Scene-based spatial questions

========================================

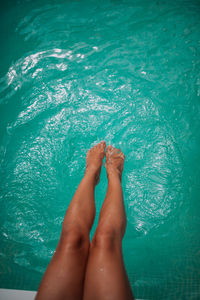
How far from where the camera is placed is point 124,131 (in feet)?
7.52

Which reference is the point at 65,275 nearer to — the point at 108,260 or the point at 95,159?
the point at 108,260

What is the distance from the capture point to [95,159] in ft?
6.34

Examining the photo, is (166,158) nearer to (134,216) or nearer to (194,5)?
(134,216)

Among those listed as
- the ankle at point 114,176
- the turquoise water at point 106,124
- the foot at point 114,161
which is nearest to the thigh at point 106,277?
the ankle at point 114,176

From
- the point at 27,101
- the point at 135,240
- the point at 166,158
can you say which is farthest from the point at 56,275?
the point at 27,101

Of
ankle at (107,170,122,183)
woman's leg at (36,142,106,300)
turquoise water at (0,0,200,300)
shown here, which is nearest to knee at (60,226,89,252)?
woman's leg at (36,142,106,300)

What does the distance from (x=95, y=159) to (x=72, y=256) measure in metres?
1.07

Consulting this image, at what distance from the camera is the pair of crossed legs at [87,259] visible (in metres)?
0.84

========================================

• Exercise directions
Can you rename "turquoise water" as "teal water" in every one of the rows above and give them back otherwise unchanged, leaving out the pictures?

• Exercise output
How far from where the camera is placed is point 124,131 (in feet)?
7.52

Which reference is the point at 65,275 nearer to — the point at 108,260 or the point at 95,159?
the point at 108,260

What is the distance from the capture point to [95,159] in ft?
6.34

Examining the photo, is (166,158) nearer to (134,216) or nearer to (194,5)?
(134,216)

Among those listed as
- the ankle at point 114,176
- the teal water at point 106,124
- the foot at point 114,161
which is nearest to the thigh at point 106,277?
the ankle at point 114,176

From
- the point at 27,101
- the point at 135,240
- the point at 166,158
can you say which is farthest from the point at 56,275?
the point at 27,101

Of
ankle at (107,170,122,183)
woman's leg at (36,142,106,300)
teal water at (0,0,200,300)
shown here, which is nearest to knee at (60,226,89,252)?
woman's leg at (36,142,106,300)

What does the distance from (x=95, y=159) to (x=72, y=256) measure in metres?
1.07

Consulting this image, at what distance from the camera is the pair of crossed legs at [87,259] visible (in metres)?
0.84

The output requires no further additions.